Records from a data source
** START **

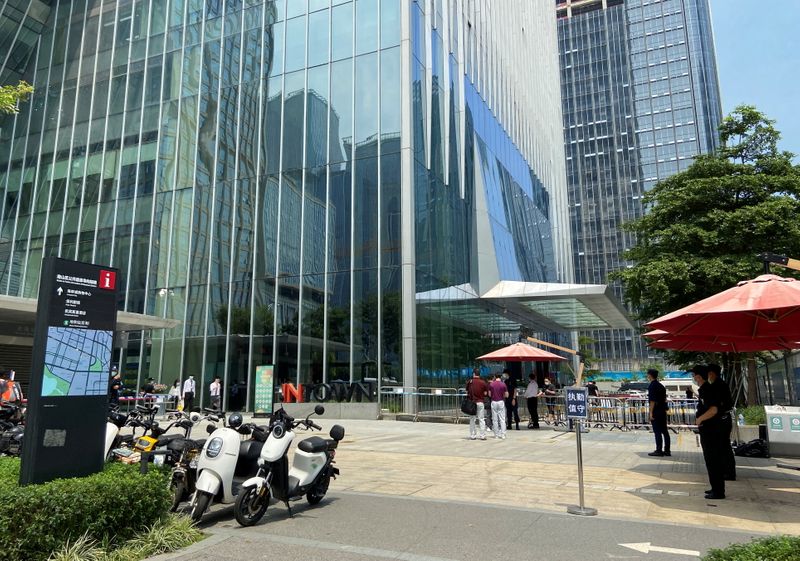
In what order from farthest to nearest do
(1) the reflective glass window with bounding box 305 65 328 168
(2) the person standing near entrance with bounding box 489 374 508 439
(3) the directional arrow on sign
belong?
1. (1) the reflective glass window with bounding box 305 65 328 168
2. (2) the person standing near entrance with bounding box 489 374 508 439
3. (3) the directional arrow on sign

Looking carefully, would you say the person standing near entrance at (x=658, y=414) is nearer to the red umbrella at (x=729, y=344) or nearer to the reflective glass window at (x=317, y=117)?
the red umbrella at (x=729, y=344)

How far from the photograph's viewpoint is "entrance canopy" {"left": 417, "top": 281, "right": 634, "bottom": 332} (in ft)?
82.3

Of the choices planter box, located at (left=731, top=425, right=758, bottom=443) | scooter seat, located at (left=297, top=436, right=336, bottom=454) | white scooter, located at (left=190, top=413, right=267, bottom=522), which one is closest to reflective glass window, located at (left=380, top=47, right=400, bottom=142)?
planter box, located at (left=731, top=425, right=758, bottom=443)

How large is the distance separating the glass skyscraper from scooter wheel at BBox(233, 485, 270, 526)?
15614 millimetres

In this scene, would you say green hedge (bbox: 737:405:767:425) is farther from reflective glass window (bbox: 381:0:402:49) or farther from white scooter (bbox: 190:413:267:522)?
reflective glass window (bbox: 381:0:402:49)

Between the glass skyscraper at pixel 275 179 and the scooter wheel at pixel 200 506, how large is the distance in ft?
52.4

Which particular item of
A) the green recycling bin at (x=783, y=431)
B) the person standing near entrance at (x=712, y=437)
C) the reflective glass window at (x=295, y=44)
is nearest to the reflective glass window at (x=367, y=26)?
the reflective glass window at (x=295, y=44)

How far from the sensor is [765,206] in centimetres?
1770

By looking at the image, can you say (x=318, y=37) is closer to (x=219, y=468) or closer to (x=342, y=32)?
(x=342, y=32)

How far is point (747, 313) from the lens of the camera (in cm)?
893

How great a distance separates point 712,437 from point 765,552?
489cm

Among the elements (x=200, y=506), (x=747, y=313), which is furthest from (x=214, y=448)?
(x=747, y=313)

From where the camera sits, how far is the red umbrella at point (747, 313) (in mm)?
7789

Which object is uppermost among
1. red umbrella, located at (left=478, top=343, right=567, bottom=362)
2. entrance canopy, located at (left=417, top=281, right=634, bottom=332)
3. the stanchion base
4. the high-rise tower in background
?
the high-rise tower in background
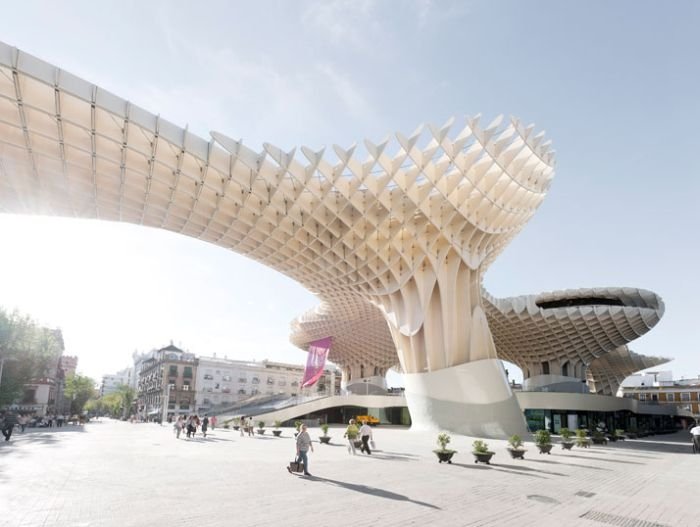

** END **

● **Exercise description**: Show every line of the items above that contains the word "camera", matching its case exactly.

● **Exercise output**:
How far is point (747, 313) from the lens of the camera (in cm)?
From where the camera sits, how far is the red umbrella at point (747, 313) (in mm)?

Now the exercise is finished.